Days ahead of Diwali every year, service providers for gift-wrapping and packaging of gift hampers get busy and so do sellers of various gift items. This year, however, many of them are bracing themselves for a tepid Diwali as, they say, they have been feeling the pinch after consumer behaviour, following the implementation of the Goods and Services Tax (GST) in July, has changed.
Ruksana Mamoo, the owner of Andheri-based Lalapalooza, said: “Because of the overall slowdown of economy, the demand among individual consumers seems to have dipped and the budget seems to have shrunk too. Although material cost at source has become slightly cheaper, the GST on the end product seems to put off some consumers. But the reduction in the orders placed by corporates is definitely palpable”.
Shreya Ahuja, the owner of Wrap a Smile Studio in Santacruz said: “Corporates usually buy gifts in different ranges for different employees. This year, they have reduced both the size and the monetary value of gifts. The GST must have changed their budget calculations.”
The shops at Crawford Market are also facing a hit, that some say, is a result of GST.
Sales in some shops, sellers claim, have been halved. Crawford Market being a wholesale market has a lot of gift shops that sell toys, mugs, greeting cards, clay lamps, lanterns, mementos, statues and photo frames that are in great demand during the festive season. The GST rates for gift items are 0 per cent for clay products, 5 per cent for ceramic products, 12 per cent for paper based products, 18 per cent for pens, envelopes, etc and 28 per cent for base metal and imported items.

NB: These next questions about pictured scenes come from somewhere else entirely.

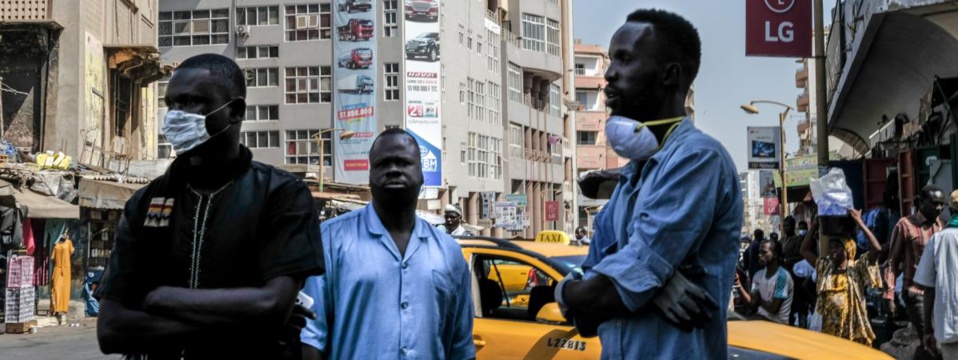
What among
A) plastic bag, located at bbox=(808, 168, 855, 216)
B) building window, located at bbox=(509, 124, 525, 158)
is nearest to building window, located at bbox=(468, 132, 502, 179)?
building window, located at bbox=(509, 124, 525, 158)

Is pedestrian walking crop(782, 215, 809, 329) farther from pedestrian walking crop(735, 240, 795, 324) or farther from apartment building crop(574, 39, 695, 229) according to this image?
apartment building crop(574, 39, 695, 229)

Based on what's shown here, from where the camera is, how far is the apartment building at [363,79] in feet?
219

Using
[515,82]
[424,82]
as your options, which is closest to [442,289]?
[424,82]

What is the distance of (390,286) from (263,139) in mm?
66157

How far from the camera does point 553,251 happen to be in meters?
9.38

Viren Shah, the president of the Federation of Retail Traders’ Welfare Association (FRTWA), thinks the retail sale of gifts this Diwali has been a “flop show”. He said: “Most gift hampers are under the 18 or 28 per cent GST slabs, which make them too expensive. As a result, business has gone down by over 50 per cent this year”.

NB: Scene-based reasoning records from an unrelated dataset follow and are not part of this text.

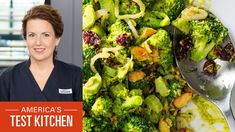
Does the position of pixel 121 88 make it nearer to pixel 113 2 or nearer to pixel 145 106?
pixel 145 106

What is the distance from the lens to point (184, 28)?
58.4 inches

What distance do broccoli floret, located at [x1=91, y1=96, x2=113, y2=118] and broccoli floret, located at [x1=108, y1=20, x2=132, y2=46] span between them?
0.17 m

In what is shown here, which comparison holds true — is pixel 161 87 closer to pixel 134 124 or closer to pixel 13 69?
pixel 134 124

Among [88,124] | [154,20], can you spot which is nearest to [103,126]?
[88,124]

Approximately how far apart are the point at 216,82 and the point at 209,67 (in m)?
0.05

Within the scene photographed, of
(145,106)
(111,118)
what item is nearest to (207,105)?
(145,106)

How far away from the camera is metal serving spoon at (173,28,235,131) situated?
1.50 m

Thirty-five-year-old Sadam, a gift item seller, said: “The GST has hampered our sales by 50 per cent. This, despite being a festive season, there is no improvement in sales.”

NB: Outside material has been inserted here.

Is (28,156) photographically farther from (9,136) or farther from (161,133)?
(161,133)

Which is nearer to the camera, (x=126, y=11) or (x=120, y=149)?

Sharing the sentiment Hashim Mirza (47), who sells lanterns, lamps, cards and LED lights among other things, said: “The sales compared to last year have worsened.” Mohammad Arif (62), another seller of gift articles, said: “I have been running a shop for almost 10 years now. The sale till last year was very good. Now, the sales have dropped by nearly half.” Expenditure over Rs 50,000 on gifts and perks may attract GST for a company. However, companies may be able to claim input-tax credit on such transactions, for which they need the GST number of the gift packaging businesses they deal with. As a result, the corporate clientele of small-scale gift-wrapping studios has seen a significant dip. Shilpa Shah, the owner of Sanskruti Arts and Crafts in Mahim, said: “Since I do not have a turnover of Rs 20 lakhs, I am not eligible to apply for a GST number. As a result, I have no corporate orders this year.” Shah had received orders of hampers ranging from Rs 500 to 1,000 from three corporates last year. But she is now selling only to individual customers.